> [Görev] Joe Biden hakkındaki yazıda "Nereden mi biliyorum?" ile "bombalamasını da alkışladı." arasındaki bölümü, ikisi de dahil olmak üzere, "senatör" yerine "temsilci" koyarak yeniden yazın.

ABD Başkanı Joe Biden ve çetesinin sabıka kaydı!.
Hüseyin Vodinalı yazdı..
Joe Biden bugün işe başlıyor.
İçeride zorlanacak, bu kesin.
Amerikan siyaseti hiç bir dönem bu kadar kutuplaşmış ve bölünmüş bir halde olmamıştı.
Cumhuriyetçilerden dışlanan Trump, muhtemelen üçüncü bir parti kuracak. Adı bile belli. Patriot Party, yani vatansever partisi.
Biden ve ekibi küresel oligarşinin adamları.
Neocon, Siyonist ve Evanjelist sentezi.
Klasik olarak…
Ağzından düzgün laf çıkmayan Trump’ın istisnai biçimde yapmadığını, onlar bir sürü süslü kelimelerle donatıp yapacaklar.
İçerideki kargaşalığı örtmek için dışarıda yeni savaşlar peşinde koşacaklar.
Nereden mi biliyorum?
Sabıka kayıtlarından.
Bu kabineyi biraz yakından tanıyalım isterseniz.
HER SAVAŞA EVET DİYEN DEMOKRAT: JOE BIDEN
30 yaşında Delaware’den senatör olarak seçilen Biden’ın Demokrat Parti’deki siyaset hayatı hep savaş destekçiliğiyle geçti.
Ronald Reagan’ın 1983’te Grenada’yı işgalini ve 1986’da Libya’yı bombalamasını destekleyen Biden, George H.W. Bush’un 1991’de Panama’yı işgali ve Bill Clinton’ın 1999’da Kosova’yı bombalamasını da alkışladı.
Tek istisnası 1991’deydi ama o da yine savaş yandaşlığıyla noktalandı.
Irak lideri Saddam Hüseyin 1991’de Kuveyt’i işgal ettiğinde Biden, Saddam’ın uluslararası bir ambargo ile kontrol altına alınabileceğine inanarak Irak’ı işgal etmeye karşı oy kullandı.
Ancak, (Baba) Bush savaşa girdiğinde Biden, ona tam desteğini verdiğini açıkladı ve Bush’u gerçek “liderlik” sergilediği için övdü.
Ölen 110.000 sivilden hiç bahsetmedi.
Biden, 1991’de Irak’ın Kitle İmha Silahları’nı denetleme ekibindeki askeri uzman Scot Ritter’a, özel görüşmede, Irak’ta kitle imha silahı olmadığını bildiğini ve buna rağmen Saddam’ı devirmek için ne lazımsa yapılması gerektiğini söyledi.
Yani sahte rapor hazırlamasını istedi.

> [Bir veri kümesinden öğeler]
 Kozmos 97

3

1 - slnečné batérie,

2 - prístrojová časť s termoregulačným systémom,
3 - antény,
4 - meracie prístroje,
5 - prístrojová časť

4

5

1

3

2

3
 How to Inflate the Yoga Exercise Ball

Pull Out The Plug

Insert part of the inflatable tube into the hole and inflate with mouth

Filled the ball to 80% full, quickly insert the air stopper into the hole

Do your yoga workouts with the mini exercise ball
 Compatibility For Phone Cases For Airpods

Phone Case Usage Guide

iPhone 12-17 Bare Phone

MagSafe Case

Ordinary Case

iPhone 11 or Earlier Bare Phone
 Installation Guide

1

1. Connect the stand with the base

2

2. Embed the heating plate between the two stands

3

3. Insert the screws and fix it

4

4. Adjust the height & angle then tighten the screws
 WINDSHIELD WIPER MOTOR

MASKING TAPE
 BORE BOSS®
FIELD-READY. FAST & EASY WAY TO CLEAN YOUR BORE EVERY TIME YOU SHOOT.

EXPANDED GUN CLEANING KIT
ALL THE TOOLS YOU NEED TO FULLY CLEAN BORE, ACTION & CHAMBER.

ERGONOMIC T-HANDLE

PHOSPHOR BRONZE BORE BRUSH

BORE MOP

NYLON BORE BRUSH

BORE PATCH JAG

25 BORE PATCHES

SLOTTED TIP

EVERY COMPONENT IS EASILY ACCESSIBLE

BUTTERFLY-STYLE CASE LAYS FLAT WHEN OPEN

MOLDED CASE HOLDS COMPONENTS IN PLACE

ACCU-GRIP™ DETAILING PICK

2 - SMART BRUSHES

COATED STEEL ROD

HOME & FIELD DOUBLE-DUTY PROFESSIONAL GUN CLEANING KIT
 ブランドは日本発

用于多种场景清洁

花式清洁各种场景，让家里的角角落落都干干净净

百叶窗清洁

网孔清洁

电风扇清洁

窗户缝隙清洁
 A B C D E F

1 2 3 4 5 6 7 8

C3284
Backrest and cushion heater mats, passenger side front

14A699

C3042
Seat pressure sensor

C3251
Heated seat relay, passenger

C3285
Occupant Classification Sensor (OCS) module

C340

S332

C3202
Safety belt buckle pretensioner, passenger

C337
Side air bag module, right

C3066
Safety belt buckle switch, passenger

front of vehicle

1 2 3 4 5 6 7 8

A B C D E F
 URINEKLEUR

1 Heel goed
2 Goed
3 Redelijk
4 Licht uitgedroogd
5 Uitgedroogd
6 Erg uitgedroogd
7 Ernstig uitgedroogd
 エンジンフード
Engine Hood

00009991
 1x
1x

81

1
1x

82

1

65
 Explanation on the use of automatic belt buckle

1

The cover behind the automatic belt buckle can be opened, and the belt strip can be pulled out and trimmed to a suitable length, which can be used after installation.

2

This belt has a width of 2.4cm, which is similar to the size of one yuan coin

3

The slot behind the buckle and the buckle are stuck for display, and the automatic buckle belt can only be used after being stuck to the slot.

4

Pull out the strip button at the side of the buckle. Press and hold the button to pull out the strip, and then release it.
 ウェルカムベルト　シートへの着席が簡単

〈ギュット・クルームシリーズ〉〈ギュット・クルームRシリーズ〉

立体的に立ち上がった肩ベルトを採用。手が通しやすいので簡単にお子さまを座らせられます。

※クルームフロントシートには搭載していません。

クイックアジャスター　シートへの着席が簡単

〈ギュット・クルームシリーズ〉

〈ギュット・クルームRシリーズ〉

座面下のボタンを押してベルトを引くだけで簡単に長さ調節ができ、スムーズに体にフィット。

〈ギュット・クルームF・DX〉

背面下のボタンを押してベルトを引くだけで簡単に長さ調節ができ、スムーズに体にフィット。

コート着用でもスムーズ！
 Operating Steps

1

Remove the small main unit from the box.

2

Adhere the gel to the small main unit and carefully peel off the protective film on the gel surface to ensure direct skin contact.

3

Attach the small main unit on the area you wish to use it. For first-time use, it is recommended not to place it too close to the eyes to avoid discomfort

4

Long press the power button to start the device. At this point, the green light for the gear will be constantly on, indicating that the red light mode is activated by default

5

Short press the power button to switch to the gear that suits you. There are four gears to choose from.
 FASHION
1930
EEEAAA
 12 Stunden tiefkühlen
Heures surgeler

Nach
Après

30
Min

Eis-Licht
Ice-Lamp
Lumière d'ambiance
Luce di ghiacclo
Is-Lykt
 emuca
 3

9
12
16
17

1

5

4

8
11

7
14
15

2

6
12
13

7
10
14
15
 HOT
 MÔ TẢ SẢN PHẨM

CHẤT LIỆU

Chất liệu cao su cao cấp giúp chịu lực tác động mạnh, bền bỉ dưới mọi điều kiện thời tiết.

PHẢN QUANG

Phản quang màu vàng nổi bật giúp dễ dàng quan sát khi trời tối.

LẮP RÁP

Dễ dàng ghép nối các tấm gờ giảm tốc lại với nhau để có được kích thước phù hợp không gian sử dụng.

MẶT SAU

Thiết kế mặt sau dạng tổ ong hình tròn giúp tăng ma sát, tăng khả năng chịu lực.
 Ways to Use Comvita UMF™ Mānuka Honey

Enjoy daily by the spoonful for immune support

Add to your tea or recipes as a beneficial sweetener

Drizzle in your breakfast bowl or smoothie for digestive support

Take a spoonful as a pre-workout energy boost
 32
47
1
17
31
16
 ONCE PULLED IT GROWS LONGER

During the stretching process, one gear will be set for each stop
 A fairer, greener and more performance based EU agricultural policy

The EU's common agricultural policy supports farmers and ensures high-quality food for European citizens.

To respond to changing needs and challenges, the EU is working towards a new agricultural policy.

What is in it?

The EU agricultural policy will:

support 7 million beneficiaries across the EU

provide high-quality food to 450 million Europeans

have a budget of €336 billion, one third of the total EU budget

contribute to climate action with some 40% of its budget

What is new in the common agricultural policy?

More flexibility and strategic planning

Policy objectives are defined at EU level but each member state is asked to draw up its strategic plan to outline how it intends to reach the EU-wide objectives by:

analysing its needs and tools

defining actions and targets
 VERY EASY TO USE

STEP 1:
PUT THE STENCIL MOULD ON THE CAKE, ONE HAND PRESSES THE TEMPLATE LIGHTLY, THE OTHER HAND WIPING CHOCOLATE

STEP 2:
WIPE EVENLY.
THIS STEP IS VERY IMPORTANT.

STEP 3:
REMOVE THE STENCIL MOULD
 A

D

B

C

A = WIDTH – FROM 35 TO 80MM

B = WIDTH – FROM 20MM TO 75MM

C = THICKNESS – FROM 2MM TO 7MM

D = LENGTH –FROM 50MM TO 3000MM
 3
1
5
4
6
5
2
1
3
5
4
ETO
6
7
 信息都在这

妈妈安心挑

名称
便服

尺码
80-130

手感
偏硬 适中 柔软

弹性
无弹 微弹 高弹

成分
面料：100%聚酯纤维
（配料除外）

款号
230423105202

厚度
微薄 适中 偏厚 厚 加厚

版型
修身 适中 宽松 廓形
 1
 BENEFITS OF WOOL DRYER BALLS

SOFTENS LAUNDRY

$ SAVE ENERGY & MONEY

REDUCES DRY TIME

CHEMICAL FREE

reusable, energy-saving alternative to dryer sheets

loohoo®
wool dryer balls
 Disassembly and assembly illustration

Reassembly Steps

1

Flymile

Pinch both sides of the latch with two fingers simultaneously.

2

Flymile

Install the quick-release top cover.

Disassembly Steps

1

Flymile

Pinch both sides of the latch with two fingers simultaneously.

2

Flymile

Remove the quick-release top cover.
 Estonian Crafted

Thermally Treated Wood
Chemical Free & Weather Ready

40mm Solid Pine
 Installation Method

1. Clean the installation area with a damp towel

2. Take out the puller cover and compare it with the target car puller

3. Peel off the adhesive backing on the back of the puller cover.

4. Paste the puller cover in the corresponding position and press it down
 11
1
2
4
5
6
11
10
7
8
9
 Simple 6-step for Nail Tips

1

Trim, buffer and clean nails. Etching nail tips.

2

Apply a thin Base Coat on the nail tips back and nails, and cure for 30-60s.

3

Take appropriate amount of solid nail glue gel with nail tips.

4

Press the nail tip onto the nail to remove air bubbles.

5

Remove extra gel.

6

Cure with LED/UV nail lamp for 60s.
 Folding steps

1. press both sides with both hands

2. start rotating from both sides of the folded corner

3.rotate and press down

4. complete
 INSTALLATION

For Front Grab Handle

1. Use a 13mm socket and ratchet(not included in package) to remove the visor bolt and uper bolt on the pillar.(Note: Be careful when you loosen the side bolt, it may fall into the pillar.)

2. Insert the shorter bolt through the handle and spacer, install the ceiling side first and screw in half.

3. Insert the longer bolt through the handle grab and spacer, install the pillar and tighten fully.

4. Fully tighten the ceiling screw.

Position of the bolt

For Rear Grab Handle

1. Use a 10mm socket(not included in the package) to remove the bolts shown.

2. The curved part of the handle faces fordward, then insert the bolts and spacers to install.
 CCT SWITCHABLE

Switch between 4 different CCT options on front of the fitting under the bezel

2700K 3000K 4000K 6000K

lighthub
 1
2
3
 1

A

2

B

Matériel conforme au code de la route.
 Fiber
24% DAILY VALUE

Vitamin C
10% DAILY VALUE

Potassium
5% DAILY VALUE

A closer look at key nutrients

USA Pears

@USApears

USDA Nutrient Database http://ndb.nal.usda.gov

> [Yanıtınız]
Nereden mi biliyorum?
Sabıka kayıtlarından.
Bu kabineyi biraz yakından tanıyalım isterseniz.
HER SAVAŞA EVET DİYEN DEMOKRAT: JOE BIDEN
30 yaşında Delaware’den temsilci olarak seçilen Biden’ın Demokrat Parti’deki siyaset hayatı hep savaş destekçiliğiyle geçti.
Ronald Reagan’ın 1983’te Grenada’yı işgalini ve 1986’da Libya’yı bombalamasını destekleyen Biden, George H.W. Bush’un 1991’de Panama’yı işgali ve Bill Clinton’ın 1999’da Kosova’yı bombalamasını da alkışladı.